Menurut Yoga, ada 330 pelajar yang dilibatkan. Di antaranya dari SMAN 3 Jember, SMPN 8 Jember, dan SDN Kebonsari 5 Jember.
"Kemudian melibatkan dari OPD diantaranya Dinas Pendidikan, komunitas seperti Gus dan Ning. Juga adanya Drama Kolosal ini di bawah naungan Dinas Pariwisata Jember. Persiapan total dua bulan, dengan diawali proses membuat gagasan dan menuangkan ide kreatif. Hingga akhirnya naskah jadi. Kemudian dilanjutkan 12 kali latihan," tandasnya.
Bupati Jember Hendy Siswanto mengapresiasi pertunjukan drama kolosal tersebut. Bahkan orang nomor satu di Jember ini juga mengenakan pakaian ala raja saat memimpin upacara penurunan bendera.
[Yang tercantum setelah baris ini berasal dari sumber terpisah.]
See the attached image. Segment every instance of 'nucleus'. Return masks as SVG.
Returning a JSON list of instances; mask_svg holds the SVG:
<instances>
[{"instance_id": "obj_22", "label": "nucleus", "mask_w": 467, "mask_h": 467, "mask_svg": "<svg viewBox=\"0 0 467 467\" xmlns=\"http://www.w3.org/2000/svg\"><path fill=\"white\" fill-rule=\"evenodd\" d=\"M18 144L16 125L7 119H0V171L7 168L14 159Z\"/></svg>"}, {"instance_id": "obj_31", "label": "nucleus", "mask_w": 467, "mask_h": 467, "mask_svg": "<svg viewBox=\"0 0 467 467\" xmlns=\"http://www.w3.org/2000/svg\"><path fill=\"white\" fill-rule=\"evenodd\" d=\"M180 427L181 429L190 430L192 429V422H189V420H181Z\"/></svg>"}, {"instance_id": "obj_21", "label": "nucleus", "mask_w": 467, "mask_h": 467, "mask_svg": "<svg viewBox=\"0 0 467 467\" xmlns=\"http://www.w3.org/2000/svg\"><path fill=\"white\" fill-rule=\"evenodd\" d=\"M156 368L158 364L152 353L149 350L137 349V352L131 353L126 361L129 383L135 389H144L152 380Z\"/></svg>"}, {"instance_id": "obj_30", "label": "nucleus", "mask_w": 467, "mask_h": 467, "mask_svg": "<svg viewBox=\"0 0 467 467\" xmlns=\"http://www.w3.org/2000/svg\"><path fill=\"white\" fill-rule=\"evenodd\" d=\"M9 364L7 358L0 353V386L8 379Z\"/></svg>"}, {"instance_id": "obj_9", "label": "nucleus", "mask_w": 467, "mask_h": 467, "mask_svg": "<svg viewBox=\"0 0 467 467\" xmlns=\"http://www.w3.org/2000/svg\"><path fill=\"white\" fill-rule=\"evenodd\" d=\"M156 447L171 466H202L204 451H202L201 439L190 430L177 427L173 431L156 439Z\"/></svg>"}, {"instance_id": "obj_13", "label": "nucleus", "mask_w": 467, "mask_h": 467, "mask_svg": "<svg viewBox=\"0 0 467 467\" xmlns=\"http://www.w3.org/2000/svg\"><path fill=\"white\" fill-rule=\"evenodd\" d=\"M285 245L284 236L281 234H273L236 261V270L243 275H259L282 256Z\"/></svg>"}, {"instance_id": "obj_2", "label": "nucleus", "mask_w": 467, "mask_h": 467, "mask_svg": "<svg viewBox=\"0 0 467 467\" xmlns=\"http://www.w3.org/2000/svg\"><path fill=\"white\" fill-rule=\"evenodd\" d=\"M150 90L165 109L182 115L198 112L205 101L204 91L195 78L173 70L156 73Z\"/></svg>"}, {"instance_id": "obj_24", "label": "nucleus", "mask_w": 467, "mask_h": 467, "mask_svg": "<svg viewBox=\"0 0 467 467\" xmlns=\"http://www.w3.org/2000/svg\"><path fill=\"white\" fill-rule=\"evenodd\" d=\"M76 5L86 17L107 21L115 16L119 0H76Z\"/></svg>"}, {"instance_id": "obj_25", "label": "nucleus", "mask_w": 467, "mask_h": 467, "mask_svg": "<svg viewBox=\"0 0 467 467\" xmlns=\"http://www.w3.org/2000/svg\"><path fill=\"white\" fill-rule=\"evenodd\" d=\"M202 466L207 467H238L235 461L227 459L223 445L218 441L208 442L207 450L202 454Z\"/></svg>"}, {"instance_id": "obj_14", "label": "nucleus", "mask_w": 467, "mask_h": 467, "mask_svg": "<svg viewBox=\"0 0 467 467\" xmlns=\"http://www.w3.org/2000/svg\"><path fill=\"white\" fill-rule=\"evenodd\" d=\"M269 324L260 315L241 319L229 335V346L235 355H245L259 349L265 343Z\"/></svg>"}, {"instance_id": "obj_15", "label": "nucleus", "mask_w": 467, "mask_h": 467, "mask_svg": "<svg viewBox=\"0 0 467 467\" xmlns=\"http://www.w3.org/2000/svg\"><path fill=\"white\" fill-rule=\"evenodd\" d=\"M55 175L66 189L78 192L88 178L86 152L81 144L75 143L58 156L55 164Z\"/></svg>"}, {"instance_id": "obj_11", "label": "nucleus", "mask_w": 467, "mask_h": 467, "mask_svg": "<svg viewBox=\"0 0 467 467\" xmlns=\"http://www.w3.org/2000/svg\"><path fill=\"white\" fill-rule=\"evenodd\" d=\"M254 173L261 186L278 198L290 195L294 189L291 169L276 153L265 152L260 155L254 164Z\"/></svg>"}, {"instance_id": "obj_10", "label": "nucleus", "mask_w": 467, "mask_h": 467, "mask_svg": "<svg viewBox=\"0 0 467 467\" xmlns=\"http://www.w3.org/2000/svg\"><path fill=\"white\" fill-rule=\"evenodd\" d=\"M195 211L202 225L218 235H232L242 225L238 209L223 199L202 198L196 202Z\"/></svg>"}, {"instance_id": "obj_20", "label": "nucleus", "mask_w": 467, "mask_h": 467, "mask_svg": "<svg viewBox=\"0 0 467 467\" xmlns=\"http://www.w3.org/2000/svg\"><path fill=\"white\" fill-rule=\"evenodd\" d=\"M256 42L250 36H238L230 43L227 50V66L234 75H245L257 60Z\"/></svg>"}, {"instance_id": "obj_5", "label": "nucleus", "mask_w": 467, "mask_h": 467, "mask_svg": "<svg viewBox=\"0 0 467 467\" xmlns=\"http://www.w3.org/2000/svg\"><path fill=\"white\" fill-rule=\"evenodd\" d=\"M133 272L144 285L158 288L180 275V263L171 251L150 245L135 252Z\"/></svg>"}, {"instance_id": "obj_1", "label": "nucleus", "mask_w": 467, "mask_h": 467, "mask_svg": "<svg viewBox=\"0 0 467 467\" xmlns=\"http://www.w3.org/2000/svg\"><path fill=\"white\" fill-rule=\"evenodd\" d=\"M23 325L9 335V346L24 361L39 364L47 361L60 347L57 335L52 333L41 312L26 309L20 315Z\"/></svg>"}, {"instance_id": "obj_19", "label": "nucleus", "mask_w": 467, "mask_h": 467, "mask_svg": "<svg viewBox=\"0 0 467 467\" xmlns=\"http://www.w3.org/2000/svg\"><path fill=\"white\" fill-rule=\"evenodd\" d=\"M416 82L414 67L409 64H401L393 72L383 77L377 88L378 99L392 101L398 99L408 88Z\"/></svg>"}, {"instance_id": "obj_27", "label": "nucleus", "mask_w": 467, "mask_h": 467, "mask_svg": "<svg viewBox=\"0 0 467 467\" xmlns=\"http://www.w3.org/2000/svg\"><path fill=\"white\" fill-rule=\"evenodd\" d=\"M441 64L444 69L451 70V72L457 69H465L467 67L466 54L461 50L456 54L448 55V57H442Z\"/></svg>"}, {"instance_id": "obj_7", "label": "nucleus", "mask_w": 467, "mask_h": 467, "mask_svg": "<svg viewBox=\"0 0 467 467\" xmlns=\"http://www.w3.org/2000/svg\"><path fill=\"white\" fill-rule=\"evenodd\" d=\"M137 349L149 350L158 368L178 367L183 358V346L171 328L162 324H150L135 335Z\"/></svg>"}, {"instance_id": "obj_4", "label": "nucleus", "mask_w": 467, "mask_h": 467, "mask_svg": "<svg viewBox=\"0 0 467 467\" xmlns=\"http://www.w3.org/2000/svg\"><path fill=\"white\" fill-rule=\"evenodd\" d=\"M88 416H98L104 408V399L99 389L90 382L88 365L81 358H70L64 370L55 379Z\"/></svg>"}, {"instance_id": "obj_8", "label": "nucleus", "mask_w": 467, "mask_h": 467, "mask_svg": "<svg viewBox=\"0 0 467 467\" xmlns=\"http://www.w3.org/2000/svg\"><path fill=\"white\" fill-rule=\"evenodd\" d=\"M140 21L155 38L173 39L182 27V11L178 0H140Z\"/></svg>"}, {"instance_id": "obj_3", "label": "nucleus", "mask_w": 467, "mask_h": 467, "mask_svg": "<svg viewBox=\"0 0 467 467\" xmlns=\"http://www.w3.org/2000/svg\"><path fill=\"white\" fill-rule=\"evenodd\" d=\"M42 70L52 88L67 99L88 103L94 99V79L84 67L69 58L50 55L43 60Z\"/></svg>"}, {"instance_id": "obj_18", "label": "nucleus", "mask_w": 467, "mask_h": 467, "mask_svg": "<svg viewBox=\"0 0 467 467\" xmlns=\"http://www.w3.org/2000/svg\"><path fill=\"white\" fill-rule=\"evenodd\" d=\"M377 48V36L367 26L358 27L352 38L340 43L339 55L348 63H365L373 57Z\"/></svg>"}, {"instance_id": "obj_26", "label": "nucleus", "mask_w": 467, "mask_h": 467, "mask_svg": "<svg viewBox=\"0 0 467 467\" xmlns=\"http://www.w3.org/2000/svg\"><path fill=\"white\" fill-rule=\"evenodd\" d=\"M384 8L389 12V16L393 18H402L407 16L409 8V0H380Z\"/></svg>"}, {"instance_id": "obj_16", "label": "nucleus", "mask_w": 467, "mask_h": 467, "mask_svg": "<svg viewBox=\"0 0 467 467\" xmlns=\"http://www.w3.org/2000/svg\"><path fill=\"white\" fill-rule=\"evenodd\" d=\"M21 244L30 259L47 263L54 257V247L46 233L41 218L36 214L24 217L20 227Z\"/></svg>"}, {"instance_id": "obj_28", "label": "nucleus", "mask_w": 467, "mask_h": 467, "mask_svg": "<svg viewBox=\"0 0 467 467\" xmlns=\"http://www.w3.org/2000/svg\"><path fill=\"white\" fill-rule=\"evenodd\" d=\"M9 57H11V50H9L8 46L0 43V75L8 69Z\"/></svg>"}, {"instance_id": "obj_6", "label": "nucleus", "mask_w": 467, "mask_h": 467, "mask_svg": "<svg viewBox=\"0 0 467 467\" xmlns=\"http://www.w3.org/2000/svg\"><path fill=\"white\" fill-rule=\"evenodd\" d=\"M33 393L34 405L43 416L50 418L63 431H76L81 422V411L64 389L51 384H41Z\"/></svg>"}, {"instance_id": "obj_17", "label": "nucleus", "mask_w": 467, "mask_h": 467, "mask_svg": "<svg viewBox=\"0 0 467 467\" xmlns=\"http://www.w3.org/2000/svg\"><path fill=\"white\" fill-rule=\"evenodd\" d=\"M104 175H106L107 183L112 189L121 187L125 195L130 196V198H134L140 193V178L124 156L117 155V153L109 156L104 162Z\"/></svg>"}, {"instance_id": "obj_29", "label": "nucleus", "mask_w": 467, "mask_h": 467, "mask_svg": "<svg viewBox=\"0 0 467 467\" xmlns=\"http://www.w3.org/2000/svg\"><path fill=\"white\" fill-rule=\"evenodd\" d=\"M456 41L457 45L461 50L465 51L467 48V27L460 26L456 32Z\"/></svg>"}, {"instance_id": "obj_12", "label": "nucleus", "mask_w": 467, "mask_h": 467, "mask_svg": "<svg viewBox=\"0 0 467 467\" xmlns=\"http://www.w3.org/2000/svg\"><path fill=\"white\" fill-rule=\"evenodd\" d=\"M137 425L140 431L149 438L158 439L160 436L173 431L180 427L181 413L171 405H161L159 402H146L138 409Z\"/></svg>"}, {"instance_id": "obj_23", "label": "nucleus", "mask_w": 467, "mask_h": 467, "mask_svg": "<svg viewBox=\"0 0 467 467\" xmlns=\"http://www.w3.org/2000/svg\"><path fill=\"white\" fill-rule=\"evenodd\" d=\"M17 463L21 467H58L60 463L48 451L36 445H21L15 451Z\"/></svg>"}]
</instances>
"Kostum ini yang saya kenakan untuk upacara penurunan bendera adalah kostum kerajaan di Jawa. Ini bajunya adat Jawa sesuai dengan tema (Kerajaan) Sadeng. Ini adalah kekuatan Jember dan kekuatan Indonesia untuk kita," kata Hendy
"Kita memberikan edukasi kepada masyarakat Jember, bahwa dulu ada Kerajaan Sadeng. Itu adalah satu kejayaan. Satu daerah yang mempunyai kerajaan. Tentunya daerah itu sendiri mempunyai suatu kekayaan, baik dari segi sumber daya manusia, maupun sumber daya alamnya," sambungnya.
Dengan ada sejarah kerajaan di Jember, lebih lanjut kata Hendy, sebagai bentuk pengingat, juga motivasi di masa mendatang.
"Ke depan bahwa anak Jember. Bahkan orang-orang Jember adalah orang-orang yang hebat. Yang bisa menjadi pemimpin dan menjadi pelopor di negeri ini," ujarnya.